Nicolas Brabeck: Très bien. Pour les coureurs, c’était un pays comme les autres, il n’y a eu aucune différence au quotidien. J’ai au contraire découvert un pays en pleine révolution culturelle. Il y a des changements d’une ampleur incroyable qui sont en train de s’opérer ici, avec une volonté d’ouverture très forte. Bien sûr, quand on regarde la situation avec le dogmatisme helvétique, tout est toujours compliqué. Si on me demande si l’Arabie saoudite a le meilleur système politique, clairement, je réponds non. Mais pour les gens d’ici, les choses commencent à bouger sérieusement. Et avec ce rallye, ainsi que les belles images que les gens ont pu voir à la télévision, le tourisme va s’amorcer.

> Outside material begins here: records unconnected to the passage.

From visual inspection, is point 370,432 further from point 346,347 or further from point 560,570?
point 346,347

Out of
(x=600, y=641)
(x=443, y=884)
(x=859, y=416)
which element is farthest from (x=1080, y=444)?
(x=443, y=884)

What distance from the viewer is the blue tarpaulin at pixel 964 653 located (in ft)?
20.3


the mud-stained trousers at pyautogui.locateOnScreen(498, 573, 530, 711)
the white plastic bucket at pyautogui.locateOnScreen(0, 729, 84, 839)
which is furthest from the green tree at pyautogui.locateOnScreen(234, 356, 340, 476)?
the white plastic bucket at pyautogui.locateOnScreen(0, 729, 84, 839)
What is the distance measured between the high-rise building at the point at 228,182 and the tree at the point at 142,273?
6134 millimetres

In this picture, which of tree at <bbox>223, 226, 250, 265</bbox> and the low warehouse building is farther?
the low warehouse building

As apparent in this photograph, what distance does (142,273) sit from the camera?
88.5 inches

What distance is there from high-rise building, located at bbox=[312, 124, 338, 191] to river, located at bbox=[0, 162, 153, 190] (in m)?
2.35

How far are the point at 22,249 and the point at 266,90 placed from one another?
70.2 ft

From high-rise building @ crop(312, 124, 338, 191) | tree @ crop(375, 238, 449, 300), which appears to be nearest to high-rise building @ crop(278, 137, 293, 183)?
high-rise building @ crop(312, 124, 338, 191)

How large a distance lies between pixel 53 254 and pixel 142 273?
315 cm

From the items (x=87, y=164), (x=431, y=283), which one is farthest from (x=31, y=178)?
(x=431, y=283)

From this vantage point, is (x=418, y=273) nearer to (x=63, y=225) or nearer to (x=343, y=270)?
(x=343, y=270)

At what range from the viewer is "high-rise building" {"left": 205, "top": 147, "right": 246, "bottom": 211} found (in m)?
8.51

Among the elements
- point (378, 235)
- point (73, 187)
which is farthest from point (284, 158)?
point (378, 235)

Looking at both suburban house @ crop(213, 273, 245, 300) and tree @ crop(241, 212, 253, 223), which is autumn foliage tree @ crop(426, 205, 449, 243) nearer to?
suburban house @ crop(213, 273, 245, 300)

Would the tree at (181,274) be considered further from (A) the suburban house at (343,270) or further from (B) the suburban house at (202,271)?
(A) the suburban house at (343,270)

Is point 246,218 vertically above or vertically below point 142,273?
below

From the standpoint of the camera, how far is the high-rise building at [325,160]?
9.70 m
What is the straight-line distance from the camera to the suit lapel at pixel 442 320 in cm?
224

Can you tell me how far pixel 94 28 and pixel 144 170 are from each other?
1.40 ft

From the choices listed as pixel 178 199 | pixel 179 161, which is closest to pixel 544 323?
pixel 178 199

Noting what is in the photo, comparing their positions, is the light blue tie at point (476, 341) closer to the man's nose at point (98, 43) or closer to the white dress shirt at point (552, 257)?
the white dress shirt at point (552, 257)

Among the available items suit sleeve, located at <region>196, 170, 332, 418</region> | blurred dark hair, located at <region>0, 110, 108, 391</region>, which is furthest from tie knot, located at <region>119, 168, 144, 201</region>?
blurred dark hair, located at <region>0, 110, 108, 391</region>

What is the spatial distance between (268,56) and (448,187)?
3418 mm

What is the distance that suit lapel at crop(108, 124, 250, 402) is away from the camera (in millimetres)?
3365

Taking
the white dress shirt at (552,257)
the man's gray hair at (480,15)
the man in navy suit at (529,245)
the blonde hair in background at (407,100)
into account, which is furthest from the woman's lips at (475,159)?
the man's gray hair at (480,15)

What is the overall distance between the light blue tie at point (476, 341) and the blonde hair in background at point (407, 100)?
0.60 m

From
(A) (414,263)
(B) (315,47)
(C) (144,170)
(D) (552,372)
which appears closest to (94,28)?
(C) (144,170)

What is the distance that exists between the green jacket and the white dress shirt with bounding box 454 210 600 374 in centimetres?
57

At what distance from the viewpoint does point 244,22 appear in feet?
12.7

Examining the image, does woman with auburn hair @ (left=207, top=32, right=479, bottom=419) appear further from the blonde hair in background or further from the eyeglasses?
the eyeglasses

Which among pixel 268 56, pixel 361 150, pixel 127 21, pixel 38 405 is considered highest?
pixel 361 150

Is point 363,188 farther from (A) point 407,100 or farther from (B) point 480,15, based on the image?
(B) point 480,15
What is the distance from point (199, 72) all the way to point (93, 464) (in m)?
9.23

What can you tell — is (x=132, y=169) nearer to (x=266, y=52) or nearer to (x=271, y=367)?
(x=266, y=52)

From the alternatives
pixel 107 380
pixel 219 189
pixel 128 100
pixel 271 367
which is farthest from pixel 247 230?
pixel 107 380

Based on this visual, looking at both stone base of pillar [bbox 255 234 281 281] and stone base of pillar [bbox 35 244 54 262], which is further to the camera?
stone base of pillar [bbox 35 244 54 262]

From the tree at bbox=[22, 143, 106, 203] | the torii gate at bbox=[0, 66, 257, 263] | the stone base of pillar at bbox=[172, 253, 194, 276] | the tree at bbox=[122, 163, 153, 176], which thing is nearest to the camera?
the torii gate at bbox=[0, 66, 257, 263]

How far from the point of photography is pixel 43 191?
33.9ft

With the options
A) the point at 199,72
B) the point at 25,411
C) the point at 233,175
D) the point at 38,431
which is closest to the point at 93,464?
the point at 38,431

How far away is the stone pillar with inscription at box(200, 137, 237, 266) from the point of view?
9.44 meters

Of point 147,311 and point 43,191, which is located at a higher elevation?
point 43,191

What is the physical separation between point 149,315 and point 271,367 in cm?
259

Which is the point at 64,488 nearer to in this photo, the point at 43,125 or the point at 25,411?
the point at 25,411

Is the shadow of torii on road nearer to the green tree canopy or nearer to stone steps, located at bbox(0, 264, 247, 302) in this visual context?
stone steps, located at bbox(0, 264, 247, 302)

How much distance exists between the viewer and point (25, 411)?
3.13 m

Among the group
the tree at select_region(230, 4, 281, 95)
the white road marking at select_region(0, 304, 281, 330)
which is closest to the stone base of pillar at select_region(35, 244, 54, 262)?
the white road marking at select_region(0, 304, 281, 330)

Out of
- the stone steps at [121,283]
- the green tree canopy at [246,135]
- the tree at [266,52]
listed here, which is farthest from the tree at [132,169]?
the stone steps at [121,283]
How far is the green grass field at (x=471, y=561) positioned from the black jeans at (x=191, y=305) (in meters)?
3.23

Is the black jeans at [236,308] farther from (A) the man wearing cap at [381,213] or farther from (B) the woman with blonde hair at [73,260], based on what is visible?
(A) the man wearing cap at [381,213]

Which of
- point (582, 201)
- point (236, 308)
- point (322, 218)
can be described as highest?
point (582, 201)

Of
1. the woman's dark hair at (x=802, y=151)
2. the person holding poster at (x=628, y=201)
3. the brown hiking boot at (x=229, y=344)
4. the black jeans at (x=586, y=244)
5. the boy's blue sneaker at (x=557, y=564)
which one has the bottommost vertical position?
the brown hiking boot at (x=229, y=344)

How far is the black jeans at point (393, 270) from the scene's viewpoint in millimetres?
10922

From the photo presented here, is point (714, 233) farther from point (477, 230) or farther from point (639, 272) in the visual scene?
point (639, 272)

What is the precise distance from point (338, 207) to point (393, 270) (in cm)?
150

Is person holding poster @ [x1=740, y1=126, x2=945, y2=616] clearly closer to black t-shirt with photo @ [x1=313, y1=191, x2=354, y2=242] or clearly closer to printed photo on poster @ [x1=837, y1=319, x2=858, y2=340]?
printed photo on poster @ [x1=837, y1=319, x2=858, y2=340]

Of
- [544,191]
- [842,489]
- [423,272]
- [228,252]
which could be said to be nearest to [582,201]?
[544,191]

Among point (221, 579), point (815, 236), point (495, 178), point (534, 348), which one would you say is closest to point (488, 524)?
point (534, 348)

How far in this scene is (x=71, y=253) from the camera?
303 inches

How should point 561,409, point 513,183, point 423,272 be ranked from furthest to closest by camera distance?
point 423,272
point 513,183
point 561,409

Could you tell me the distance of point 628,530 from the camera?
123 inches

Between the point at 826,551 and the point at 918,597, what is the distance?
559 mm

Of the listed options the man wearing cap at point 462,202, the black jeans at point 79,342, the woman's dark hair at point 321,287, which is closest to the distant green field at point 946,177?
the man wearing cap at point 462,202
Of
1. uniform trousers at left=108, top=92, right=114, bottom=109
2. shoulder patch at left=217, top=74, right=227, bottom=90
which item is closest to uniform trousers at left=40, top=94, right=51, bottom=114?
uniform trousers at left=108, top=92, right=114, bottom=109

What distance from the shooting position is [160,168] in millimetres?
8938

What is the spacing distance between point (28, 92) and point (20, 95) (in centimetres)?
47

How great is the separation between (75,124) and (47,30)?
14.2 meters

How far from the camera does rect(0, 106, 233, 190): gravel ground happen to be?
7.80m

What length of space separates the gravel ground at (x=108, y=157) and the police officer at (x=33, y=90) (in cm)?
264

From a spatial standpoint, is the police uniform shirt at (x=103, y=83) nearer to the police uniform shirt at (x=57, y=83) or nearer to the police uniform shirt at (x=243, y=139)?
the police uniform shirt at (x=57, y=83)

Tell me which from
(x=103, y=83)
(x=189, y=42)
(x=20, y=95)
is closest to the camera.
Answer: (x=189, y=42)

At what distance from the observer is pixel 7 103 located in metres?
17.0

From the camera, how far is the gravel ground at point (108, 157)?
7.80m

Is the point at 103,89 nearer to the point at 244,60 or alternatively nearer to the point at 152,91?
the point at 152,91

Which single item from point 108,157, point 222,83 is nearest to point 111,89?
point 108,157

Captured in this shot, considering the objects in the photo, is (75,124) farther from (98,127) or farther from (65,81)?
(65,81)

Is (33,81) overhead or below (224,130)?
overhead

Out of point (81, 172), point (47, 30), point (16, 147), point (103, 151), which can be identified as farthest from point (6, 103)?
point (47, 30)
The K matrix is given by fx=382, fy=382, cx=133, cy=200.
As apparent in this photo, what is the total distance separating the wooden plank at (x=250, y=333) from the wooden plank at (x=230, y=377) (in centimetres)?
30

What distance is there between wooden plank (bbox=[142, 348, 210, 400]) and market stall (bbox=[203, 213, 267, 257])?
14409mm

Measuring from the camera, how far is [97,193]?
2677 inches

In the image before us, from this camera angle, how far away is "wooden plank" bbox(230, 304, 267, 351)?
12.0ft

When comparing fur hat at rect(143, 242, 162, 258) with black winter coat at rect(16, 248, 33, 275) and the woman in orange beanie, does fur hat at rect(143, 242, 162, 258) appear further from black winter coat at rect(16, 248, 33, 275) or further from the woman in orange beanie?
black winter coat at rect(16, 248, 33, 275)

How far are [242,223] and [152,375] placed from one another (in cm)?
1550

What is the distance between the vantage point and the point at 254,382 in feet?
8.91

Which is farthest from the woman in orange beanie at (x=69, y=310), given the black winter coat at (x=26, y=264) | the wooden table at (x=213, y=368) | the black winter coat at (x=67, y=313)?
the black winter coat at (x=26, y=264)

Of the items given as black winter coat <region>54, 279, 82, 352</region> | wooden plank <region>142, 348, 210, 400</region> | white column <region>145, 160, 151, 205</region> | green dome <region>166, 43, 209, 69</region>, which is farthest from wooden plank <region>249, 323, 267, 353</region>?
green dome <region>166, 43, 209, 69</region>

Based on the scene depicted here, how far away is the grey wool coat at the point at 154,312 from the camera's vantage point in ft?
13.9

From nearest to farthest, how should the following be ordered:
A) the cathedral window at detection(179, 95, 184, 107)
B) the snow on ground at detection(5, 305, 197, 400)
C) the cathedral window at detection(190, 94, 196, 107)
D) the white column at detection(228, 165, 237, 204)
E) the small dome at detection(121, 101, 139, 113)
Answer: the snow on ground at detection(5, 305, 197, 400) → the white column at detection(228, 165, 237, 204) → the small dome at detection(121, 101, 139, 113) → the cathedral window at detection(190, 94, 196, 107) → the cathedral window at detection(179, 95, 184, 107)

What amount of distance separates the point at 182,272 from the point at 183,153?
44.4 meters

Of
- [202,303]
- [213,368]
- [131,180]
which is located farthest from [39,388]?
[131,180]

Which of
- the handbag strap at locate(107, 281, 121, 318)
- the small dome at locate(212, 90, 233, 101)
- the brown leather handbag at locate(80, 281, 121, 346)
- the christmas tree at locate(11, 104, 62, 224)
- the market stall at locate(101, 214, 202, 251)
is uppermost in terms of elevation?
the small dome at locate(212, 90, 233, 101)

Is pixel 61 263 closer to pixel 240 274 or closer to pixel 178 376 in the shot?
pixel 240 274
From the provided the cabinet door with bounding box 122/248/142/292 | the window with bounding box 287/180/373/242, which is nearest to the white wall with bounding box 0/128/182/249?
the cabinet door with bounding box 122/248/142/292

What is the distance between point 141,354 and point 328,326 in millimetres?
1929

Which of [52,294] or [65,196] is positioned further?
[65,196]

Et qui dit tourisme dit échange culturel. Je pense que le pays est définitivement dans la bonne direction pour enfin s’ouvrir au monde.
ActuMoto: Quels sont tes projets? Tu compte repartir en 2021?
Nicolas Brabeck: Aujourd’hui, rien n’est arrêté. Mais à plus de 90%, je pense que non. Je suis arrivé à un stade où je m’interroge. J’ai un bon rythme, plus élevé d’année en année. Mais j’ai aussi 42 ans. Et les deux accidents graves que j’ai vu cette année ont remis pas mal de choses en question: dois-je continuer, en essayant de performer pour grimper au classement général? Mais à quel prix? Ou simplement faire le prochain Dakar avec l’objectif, encore une fois, de « finir »? Dans ce cas, est-ce que la mise en danger en vaut la peine? Je ne suis pas sûr de vouloir prendre le risque de faire le Dakar de trop. J’en ai peut-être fait le tour, en tout cas de cette façon. L’avenir nous le dira…
Il est à noter que Nicolas Brabeck finance lui-même son rallye, mais court pour la bonne cause. Il soutient en effet l’Association Leon, qui promeut des projets éducatifs à travers le monde. N’hésitez à l’aider dans sa démarche en faisant un tour sur le site de l’association.
Propos recueillis par Mathias Deshusses.